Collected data

§

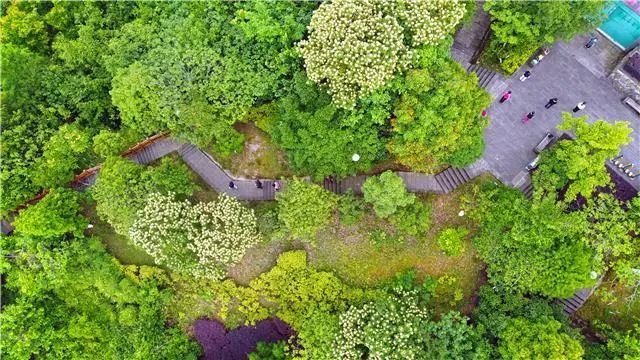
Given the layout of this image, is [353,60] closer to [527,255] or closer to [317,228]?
[317,228]

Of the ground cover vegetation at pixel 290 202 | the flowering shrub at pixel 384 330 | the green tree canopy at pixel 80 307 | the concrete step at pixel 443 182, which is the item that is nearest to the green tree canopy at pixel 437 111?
the ground cover vegetation at pixel 290 202

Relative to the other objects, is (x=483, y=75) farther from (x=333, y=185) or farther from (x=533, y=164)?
(x=333, y=185)

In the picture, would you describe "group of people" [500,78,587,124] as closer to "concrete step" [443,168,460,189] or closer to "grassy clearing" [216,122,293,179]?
"concrete step" [443,168,460,189]

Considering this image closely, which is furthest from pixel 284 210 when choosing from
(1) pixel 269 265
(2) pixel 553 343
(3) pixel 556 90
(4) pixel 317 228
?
(3) pixel 556 90

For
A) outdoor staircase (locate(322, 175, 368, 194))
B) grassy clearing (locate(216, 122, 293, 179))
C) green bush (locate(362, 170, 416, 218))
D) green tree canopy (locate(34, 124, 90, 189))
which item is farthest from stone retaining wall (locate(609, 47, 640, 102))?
green tree canopy (locate(34, 124, 90, 189))

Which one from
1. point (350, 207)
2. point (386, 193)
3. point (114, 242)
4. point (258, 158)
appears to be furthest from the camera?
point (114, 242)

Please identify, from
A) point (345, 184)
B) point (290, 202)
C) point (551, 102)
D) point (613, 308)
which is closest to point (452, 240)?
point (345, 184)

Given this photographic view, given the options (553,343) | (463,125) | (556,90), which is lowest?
(553,343)
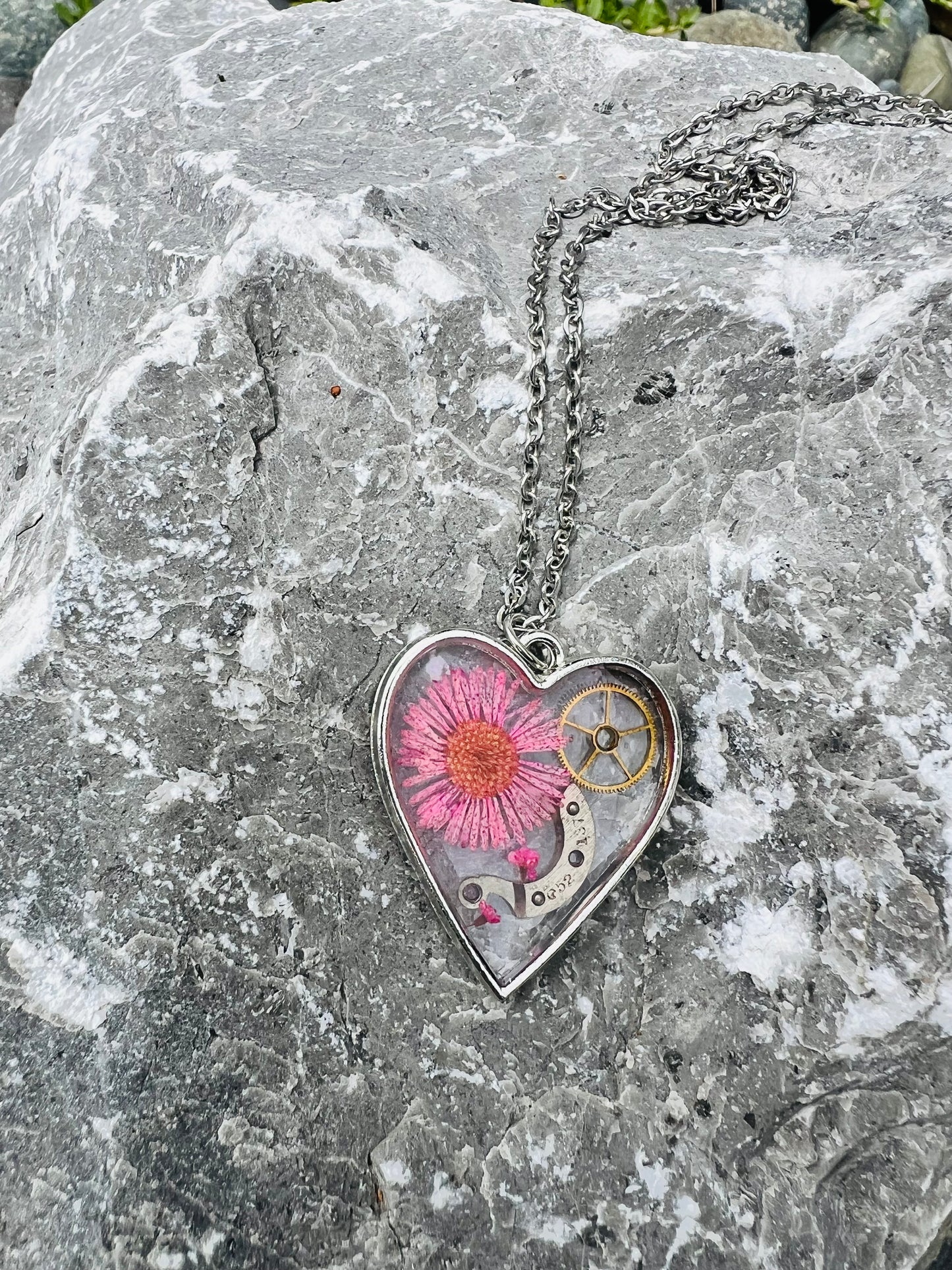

§

• [TASK TO COMPLETE]:
Rewrite the listing above, starting at the line that contains "Please identify, from" and continuing through the end of the listing, keeping the requests and their answers but leaving out the pictures. In the answers only, rescale every point coordinate by multiplying it by 2.6 and rounding to the nearest whole number, with halves rounded up.

• [EXERCISE RESPONSE]:
Please identify, from
A) point (345, 184)
B) point (290, 202)
C) point (551, 102)
D) point (613, 308)
which is closest to point (452, 240)?
point (897, 478)

Given this photographic view, given the options (553,343) | (463,125) | (556,90), which is lowest?
(1438,892)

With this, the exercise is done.